これは毎週10作品程度のコミックス1巻無料公開を継続してやりつつ、他にもキャンペーン割引など、いろいろなキャンペーンを同時展開するというものです。ジャンプコミックス、ヤングジャンプコミックス、マーガレットコミックス、りぼんマスコットコミックス、クイーンズコミックス……といういわゆる集英社のすべてのマンガレーベルに横断して、週替わりで作品を無料公開していきました。集英社のMBCでご覧になった方もいらっしゃると思います。実はこれを始めてから、同じくBinBを使われているYahoo!ブックストアさんなど、いろいろな電子書籍ストアさんの方でも企画に乗っていただけるようになりました。いろいろなパターンがあるので一概には言えないのですが、大体の売り上げのグラフはこういった形になることが多いです。
1巻を無料で公開しているので、2巻の売り上げがドーンと上がります。その後にどれくらいの“引き”があるかなんですけど、だんだんと下がっていって、最終巻でまた上がります。だから1巻を無料で読んだ後に、終わりが気になって先に終わりだけ買う、みたいな人が結構いるのではないでしょうか。1巻から継続して読んでいく人だけではなく、終わりを読んでしまった後にまた戻ってくる、という人もいそうな感じがします。どうでしょう、茨木さん。
茨木:マンガの種類にもよりますよね、たぶん。“引きの強いマンガ”って言うんですかね。「キングダム」とかはそうで、最初をタダで読むとだんだんと惹き込まれていって続きが気になっちゃうんでしょうね。これが毎巻読み切りの「こち亀」とかだとまた違ったパターンになってくるのかもしれませんが、“引きの強いマンガ”はこういう形で無料の試し読みをやっていくと効果があるんじゃないかなと思います。
その場・その時間だからこそ生み出せる特別感
――「JOJO THE WORLD TOUR」
岡本:そして今年の3月、新しくGPSに連携した試し読みというのを始めました。「いつでもどこでも見られる」というのがウェブの便利さだと思うんですけど、それを逆に限定して、スマホのGPS機能と連携した「この場所に行った時にだけ読める」という試みを始めました。

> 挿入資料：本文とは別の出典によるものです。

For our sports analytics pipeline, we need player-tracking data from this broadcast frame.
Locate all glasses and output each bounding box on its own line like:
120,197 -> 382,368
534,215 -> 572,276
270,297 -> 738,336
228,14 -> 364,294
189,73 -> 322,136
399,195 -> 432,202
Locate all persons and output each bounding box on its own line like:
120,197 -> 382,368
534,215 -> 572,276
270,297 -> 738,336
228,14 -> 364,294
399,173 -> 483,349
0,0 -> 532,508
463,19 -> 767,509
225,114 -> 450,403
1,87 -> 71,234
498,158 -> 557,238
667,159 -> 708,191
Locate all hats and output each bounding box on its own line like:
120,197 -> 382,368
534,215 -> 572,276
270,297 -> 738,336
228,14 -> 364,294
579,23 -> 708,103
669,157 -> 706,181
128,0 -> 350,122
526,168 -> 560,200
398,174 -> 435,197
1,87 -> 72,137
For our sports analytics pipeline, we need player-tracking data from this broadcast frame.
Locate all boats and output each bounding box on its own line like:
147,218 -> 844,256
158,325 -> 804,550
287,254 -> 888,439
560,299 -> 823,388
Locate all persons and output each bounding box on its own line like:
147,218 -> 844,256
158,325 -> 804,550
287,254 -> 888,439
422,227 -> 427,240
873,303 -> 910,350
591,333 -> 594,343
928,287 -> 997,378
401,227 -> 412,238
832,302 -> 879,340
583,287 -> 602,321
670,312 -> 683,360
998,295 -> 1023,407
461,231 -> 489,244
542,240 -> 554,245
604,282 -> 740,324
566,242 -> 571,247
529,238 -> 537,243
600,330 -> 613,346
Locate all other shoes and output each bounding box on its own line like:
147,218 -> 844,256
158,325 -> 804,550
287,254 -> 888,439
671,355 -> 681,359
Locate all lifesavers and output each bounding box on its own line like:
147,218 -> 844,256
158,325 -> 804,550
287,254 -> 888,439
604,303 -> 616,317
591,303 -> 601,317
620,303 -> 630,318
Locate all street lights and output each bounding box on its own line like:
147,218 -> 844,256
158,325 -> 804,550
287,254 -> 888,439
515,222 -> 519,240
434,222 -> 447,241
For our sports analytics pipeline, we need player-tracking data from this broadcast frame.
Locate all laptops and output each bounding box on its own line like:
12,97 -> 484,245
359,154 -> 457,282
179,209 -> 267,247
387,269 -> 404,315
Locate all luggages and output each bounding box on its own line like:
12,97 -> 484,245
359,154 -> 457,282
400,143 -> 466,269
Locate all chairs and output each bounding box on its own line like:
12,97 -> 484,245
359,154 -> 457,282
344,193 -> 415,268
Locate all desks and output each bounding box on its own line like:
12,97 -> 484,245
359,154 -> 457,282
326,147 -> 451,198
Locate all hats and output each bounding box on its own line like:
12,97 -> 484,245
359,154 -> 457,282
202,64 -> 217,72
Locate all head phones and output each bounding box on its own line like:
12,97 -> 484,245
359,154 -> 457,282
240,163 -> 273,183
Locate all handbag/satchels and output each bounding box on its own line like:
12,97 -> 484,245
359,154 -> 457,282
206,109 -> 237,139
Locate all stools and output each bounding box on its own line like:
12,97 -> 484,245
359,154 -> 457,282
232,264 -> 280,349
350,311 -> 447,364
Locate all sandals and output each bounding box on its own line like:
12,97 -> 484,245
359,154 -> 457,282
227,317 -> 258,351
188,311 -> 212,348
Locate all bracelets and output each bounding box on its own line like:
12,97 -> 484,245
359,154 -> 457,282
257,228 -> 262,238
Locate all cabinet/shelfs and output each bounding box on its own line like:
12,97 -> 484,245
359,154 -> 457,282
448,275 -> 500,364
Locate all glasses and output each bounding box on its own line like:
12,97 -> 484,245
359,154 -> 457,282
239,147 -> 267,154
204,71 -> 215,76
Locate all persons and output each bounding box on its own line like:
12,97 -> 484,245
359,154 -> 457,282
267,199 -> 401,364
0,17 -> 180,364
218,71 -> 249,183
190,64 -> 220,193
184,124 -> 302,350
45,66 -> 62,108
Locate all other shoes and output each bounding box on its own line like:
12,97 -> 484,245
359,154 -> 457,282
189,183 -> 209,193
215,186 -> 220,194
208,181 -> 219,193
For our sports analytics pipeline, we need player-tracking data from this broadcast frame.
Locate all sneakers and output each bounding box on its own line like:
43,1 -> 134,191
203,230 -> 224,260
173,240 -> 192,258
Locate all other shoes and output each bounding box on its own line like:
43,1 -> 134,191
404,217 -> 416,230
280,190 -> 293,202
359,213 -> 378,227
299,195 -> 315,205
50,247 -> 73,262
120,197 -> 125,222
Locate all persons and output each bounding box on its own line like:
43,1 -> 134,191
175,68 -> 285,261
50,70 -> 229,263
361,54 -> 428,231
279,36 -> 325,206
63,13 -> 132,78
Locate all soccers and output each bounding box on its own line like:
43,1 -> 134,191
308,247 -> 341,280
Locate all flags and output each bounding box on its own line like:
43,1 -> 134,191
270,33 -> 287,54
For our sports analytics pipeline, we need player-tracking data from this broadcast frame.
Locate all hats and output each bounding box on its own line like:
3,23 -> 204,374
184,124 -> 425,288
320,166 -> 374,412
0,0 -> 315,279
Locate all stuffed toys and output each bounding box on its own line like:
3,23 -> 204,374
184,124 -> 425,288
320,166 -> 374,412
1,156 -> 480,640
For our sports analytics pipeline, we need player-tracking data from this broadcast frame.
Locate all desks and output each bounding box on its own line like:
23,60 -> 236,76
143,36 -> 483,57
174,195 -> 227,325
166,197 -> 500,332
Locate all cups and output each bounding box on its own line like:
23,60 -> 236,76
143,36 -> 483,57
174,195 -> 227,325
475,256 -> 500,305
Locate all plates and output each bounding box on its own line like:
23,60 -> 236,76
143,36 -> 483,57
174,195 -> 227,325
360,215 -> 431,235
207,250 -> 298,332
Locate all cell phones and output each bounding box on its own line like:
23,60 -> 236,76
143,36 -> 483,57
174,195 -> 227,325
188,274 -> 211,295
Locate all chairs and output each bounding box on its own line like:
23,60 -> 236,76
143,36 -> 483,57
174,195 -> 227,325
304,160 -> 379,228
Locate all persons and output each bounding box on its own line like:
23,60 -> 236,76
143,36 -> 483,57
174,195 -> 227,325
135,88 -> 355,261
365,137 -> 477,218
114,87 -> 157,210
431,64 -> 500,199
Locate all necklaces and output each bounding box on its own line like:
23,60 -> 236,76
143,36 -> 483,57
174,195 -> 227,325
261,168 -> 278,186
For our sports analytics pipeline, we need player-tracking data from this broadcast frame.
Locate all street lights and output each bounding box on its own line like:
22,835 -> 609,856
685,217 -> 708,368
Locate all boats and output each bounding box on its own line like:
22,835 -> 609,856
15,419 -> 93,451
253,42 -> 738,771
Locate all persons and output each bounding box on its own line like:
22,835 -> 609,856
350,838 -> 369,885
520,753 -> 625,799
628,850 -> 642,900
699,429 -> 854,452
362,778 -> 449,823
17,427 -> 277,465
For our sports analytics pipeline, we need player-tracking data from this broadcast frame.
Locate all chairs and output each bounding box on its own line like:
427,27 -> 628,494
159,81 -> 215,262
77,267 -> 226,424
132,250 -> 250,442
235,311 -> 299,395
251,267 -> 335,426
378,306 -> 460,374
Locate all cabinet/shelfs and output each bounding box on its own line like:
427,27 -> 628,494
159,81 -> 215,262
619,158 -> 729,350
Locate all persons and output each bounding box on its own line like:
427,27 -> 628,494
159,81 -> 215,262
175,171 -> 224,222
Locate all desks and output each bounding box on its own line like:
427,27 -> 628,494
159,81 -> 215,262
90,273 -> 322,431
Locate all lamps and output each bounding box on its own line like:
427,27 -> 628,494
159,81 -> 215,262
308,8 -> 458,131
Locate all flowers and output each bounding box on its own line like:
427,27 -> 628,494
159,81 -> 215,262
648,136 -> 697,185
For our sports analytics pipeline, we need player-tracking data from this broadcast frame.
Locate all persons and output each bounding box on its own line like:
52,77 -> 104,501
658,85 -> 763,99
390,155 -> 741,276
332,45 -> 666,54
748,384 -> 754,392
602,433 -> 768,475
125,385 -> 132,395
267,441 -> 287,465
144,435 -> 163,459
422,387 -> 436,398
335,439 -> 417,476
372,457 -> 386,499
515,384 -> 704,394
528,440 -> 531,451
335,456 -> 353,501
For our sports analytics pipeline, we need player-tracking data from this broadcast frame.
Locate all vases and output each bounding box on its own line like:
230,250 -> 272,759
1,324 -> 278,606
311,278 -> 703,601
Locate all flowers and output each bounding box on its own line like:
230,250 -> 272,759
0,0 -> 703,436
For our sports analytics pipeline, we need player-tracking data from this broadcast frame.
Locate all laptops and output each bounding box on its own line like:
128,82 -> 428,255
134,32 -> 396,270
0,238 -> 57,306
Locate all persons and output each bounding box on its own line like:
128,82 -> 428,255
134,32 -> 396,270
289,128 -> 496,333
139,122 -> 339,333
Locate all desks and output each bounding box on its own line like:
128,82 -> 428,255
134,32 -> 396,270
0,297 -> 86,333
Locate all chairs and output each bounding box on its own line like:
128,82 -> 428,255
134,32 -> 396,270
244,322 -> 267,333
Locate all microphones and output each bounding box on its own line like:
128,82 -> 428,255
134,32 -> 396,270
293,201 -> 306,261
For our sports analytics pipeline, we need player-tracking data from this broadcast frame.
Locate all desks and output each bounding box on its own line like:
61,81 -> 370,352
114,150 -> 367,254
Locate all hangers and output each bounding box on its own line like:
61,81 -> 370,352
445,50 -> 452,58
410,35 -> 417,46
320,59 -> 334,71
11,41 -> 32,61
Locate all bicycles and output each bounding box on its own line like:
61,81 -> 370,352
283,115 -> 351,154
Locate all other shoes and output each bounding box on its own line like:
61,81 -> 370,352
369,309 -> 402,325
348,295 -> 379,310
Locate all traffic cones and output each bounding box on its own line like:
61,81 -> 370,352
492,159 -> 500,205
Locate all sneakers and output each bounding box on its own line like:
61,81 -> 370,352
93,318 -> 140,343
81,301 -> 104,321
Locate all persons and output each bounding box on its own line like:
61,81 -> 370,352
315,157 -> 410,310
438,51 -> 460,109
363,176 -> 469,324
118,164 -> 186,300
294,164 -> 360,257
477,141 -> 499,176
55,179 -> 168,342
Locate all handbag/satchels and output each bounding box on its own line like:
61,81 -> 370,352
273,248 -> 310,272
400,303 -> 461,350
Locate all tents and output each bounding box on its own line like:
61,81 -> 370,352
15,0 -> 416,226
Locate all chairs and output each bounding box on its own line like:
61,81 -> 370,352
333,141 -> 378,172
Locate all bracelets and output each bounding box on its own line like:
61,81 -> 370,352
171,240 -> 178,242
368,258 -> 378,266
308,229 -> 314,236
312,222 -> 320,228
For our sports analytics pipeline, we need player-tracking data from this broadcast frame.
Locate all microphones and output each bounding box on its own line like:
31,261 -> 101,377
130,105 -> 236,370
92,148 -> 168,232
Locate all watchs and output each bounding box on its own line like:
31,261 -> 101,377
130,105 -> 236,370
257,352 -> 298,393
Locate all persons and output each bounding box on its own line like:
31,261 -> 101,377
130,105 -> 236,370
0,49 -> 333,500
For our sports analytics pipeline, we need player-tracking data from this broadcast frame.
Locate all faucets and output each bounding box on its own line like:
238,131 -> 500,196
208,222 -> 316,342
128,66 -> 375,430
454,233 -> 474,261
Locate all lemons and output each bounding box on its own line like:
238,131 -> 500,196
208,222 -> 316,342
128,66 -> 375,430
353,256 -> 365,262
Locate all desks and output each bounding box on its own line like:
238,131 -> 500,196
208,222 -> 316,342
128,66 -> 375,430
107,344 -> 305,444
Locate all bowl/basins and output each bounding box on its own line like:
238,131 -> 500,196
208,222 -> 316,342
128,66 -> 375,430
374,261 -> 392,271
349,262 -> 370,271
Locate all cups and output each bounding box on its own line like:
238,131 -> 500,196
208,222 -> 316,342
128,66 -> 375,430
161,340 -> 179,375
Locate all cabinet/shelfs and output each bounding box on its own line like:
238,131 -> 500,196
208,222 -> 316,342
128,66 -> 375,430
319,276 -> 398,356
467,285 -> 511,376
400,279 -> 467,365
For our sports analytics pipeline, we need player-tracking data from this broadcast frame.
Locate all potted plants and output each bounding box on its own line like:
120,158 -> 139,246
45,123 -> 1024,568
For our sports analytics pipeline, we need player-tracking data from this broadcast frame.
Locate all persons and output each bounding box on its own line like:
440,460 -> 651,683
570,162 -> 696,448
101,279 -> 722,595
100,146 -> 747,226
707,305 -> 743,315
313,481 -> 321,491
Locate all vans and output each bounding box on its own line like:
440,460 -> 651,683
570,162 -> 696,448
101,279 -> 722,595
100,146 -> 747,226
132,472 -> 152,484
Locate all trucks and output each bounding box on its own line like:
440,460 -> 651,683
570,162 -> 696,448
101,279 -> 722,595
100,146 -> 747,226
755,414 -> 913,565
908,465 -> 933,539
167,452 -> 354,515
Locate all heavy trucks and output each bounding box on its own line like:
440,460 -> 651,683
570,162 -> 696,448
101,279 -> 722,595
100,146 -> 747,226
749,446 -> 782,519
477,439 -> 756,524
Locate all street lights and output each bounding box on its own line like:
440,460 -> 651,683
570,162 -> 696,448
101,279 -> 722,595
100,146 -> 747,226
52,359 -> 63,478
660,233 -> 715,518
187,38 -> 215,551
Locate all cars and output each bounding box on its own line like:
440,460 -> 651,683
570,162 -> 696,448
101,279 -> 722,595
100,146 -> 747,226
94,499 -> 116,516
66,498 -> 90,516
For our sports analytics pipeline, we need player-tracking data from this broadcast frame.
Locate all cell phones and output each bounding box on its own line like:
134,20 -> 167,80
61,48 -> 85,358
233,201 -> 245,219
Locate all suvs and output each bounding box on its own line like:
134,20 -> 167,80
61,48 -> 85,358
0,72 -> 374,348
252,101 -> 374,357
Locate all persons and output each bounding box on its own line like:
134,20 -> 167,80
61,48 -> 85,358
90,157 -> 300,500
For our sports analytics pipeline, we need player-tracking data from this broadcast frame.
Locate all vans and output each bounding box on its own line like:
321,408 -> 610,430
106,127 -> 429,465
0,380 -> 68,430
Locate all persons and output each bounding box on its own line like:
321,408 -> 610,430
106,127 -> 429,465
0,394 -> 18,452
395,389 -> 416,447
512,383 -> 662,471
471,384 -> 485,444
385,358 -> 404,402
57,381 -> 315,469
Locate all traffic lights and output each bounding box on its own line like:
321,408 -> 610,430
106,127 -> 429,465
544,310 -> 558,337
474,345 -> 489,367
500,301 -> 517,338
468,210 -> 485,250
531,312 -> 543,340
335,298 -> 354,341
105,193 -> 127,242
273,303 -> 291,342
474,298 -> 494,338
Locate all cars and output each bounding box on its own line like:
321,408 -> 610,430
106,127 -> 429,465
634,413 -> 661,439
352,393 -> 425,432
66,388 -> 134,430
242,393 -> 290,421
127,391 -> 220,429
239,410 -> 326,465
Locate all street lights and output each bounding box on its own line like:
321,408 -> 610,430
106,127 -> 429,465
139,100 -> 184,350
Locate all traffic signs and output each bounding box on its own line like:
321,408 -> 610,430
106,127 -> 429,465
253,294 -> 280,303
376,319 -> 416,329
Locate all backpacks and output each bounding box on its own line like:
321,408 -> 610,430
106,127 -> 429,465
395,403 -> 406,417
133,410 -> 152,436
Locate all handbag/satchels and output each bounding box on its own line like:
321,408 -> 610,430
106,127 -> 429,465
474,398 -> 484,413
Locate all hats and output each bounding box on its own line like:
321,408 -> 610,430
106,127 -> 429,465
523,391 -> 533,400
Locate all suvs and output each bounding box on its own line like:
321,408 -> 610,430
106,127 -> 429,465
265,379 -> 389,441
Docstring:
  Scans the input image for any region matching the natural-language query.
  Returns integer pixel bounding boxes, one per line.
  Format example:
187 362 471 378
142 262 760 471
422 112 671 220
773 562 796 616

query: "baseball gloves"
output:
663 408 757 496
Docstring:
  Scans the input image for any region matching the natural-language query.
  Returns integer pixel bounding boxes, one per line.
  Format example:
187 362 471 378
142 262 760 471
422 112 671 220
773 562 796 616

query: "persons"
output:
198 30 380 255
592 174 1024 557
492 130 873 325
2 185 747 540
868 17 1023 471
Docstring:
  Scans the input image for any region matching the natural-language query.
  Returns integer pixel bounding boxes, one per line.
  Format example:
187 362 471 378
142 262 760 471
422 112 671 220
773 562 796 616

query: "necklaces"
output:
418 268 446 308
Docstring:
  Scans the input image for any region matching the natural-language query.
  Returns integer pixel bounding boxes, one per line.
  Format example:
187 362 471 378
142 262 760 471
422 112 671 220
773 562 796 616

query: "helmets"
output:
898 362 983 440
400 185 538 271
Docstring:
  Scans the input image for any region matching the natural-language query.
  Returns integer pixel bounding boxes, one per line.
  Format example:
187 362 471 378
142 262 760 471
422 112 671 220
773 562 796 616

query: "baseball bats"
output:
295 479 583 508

「JOJO THE WORLD TOUR」という名前で博報堂さんと一緒にやった企画です。なんで「WORLD」なのかっていうのは後で説明します。このキャンペーンサイトはスマホ利用者を主な対象にしたページなんですけど、トップページにアクセスすると「各地に出現する無料マンガエリアに行って、チェックインするだけで、『ジョジョの奇妙な冒険』計1,000ページが無料で試し読み『可』能だッ!」とあります。どこにいても読めるわけではなくて、スケジュール表を見てその場所に実際に行ってチェックインすることで読めるようになる。南の方からだんだんと試し読みの期間が北上していく形で、沖縄・九州地方から関西に行き関東に行き、北海道に行き、順次その地域で試し読みができます。また、47都道府県別にご当地壁紙が用意してあって、それぞれその土地にゆかりのあるキャラクターの壁紙もダウンロードできる。「この企画でコンプなんてできんのか!」って話なんですけど、まあ普通はできるわけがないよね、みたいな……(笑)。そんなキャンペーンサイトになっています。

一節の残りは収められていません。